### INSTRUCTION 1:
Copy out, character for character, the rows from the line with "Across the image, is" through the final line of the rows.

### PASSAGE:
***

Bill Tu

Posted on Apr 8

Lessons from Fixing 8 Bugs in a Quantitative Trading Framework

#codequality #opensource #performance #python

QuantFlow is an open-source quantitative trading system written in Python. After the initial release, a thorough code review uncovered 8 bugs — ranging from silent correctness errors to quadratic performance traps. This article walks through each bug, explains why it matters in the context of financial software, and shows the fix.

The bugs fall into three categories: correctness errors that produce wrong numbers, safety gaps that allow dangerous operations, and performance issues that make the system unusable at scale.

Bug 1: Python Properties That Silently Ignore Arguments

The PerformanceReport class defined sharpe_ratio and sortino_ratio as Python @property decorators, but the method signatures included parameters:

@property
def sharpe_ratio(self, risk_free_rate: float = 0.0, periods: int = 252) -> float:
    ...

This is a subtle Python gotcha. The @property decorator transforms a method into a descriptor that takes no arguments beyond self. The risk_free_rate and periods parameters exist in the signature but can never be passed by the caller. result.sharpe_ratio always uses the defaults. Attempting result.sharpe_ratio(risk_free_rate=0.02) raises TypeError: 'float' object is not callable.

In quantitative finance, the risk-free rate matters. A Sharpe ratio calculated with a 0% risk-free rate versus a 4% rate can tell very different stories about a strategy's risk-adjusted performance. Silently hardcoding this to zero is a correctness problem.

The fix removes @property and makes them regular methods:

def sharpe_ratio(self, risk_free_rate: float = 0.0, periods: int = 252) -> float:
    if len(self.equity_curve) < 2:
        return 0.0
    returns = np.diff(self.equity_curve) / self.equity_curve[:-1]
    excess = returns - risk_free_rate / periods
    if np.std(excess) == 0:
        return 0.0
    return float(np.mean(excess) / np.std(excess) * np.sqrt(periods))

***

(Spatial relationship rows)
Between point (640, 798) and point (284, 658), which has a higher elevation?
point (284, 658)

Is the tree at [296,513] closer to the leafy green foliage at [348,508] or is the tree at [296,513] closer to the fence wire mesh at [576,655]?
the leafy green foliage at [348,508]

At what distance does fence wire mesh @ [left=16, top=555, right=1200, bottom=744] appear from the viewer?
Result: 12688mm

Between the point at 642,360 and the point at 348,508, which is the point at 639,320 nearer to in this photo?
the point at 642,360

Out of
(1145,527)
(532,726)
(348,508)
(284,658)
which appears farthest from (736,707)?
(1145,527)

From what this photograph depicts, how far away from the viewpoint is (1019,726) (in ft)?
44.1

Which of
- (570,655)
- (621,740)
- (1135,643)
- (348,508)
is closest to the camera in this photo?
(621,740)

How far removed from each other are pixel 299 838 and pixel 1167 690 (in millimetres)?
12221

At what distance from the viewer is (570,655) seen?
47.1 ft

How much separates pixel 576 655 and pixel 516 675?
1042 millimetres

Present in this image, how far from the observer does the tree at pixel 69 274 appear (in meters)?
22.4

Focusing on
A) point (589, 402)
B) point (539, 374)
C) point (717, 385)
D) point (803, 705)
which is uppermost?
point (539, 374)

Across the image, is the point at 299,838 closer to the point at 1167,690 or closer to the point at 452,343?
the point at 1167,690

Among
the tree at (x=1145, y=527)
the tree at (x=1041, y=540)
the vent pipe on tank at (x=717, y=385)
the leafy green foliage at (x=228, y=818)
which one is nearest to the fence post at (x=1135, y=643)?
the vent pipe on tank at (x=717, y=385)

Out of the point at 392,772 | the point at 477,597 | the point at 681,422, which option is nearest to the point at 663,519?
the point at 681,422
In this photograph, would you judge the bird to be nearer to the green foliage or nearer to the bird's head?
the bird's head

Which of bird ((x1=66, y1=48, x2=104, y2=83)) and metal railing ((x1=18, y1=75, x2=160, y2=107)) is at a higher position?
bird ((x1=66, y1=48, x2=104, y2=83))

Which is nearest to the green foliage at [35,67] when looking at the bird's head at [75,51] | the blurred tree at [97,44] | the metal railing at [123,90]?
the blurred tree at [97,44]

***

### INSTRUCTION 2:
In the bug-fixing article, what error is raised by attempting result.sharpe_ratio(risk_free_rate=0.02)?

### EXERCISE RESULT 1:
Across the image, is the point at 299,838 closer to the point at 1167,690 or closer to the point at 452,343?
the point at 1167,690

Among
the tree at (x=1145, y=527)
the tree at (x=1041, y=540)
the vent pipe on tank at (x=717, y=385)
the leafy green foliage at (x=228, y=818)
which one is nearest to the fence post at (x=1135, y=643)?
the vent pipe on tank at (x=717, y=385)

Out of the point at 392,772 | the point at 477,597 | the point at 681,422, which option is nearest to the point at 663,519?
the point at 681,422
In this photograph, would you judge the bird to be nearer to the green foliage or nearer to the bird's head?
the bird's head

Which of bird ((x1=66, y1=48, x2=104, y2=83)) and metal railing ((x1=18, y1=75, x2=160, y2=107)) is at a higher position?
bird ((x1=66, y1=48, x2=104, y2=83))

Which is nearest to the green foliage at [35,67] when looking at the bird's head at [75,51] | the blurred tree at [97,44] | the metal railing at [123,90]?
the blurred tree at [97,44]

### EXERCISE RESULT 2:
TypeError: 'float' object is not callable